南蛮交易で盛んに輸入されたものは砂糖である。砂糖が我が国に運ばれてきた最初は天平勝宝6年(754)、鑑真和尚が来朝した時である。鑑真が孝謙天皇に風邪薬として献上した砂糖はわずかに2キログラムであったから、当時の砂糖がいかに貴重なものであったかがわかる。古代の甘味料は水飴、蜂蜜あるいは甘葛汁であった。

 その後、砂糖は八代将軍、徳川吉宗が奨励して国産の砂糖が生産できるようになるまでは、中国からの輸入に頼っていた。輸入量が急に増えたのは南蛮交易が始まってからであり、オランダ船と中国船が日本に運んだ砂糖は年間1100万斤(6600トン)にもなったらしい。砂糖の値段は高く、1斤、600グラムが米.2斗、30キログラムに相当した。カステーラ、ボウロ、カルメラ、有平糖、金平糖、など砂糖を多量に使った甘い南蛮菓子は人々を強く魅了したのである。

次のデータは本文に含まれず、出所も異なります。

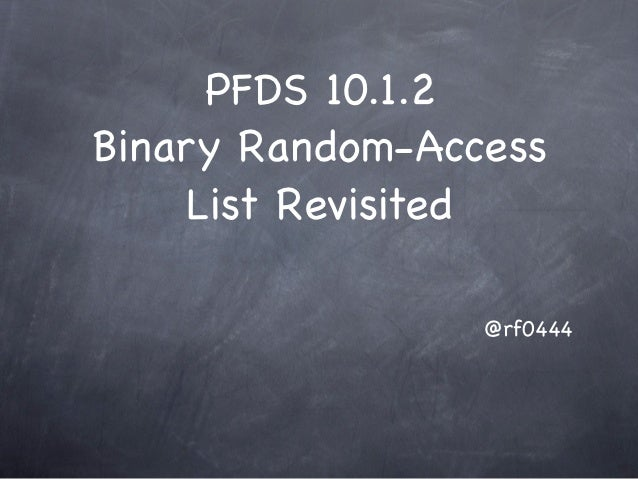 PFDS 10.1.2Binary Random-Access     List Revisited                 @rf0444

 この頃、南蛮船、中国船で我が国に持ち込まれた野菜はサツマイモ、トウモロコシ、ジャガイモ、カボチャ、スイカ、そしてトウガラシとコショウである。サツマイモは南アメリカ原産であり、オランダ人、ウイリアム アダムスが琉球から持ち込んで平戸で栽培したのが最初である。その後、薩摩藩で広く栽培されるようになったので薩摩芋と呼ばれた。八代将軍、徳川吉宗が農学者、青木昆陽に命じて救荒作物として広く栽培させたことはよく知られている。

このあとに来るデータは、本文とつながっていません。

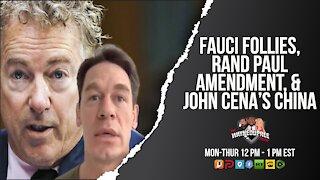 Fauci Follies, Rand Paul's Amendment and Jon Cena's China
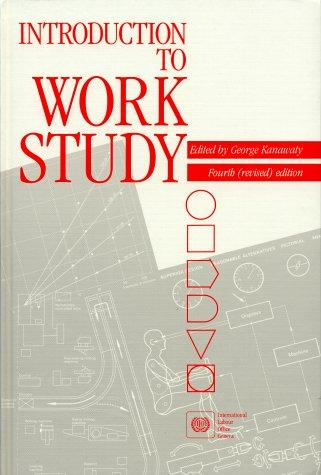 Introduction to work study by edited by George Kanawaty.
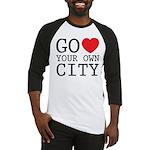 Go love your own City origina Baseball Jersey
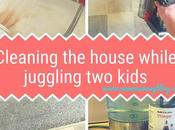 Cleaning House While Juggling Kids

 カボチャも原産地は南アメリカである。江戸時代になって広く栽培されるようになり、カンボジアの作物だというので「かぼちゃ」と呼ばれ、唐の国の茄子だというので「とうなす」と呼ばれた。西瓜はその名の通り西域から中国に伝えられたものであり、江戸時代になると京都や江戸で栽培されるようになった。ペルシャ原産のホウレンソウやアフガニスタン原産のニンジンも中国を経由して伝えられた。南アメリカ原産のトウガラシは別名を南蛮胡椒、あるいは高麗胡椒と言われていて、南蛮船が持ち込んだとも、豊臣秀吉の朝鮮出兵の折に持ち帰ったとも言われている。アメリカ原産のトウモロコシとジャガイモが広く栽培されるようになるのは明治になってからである。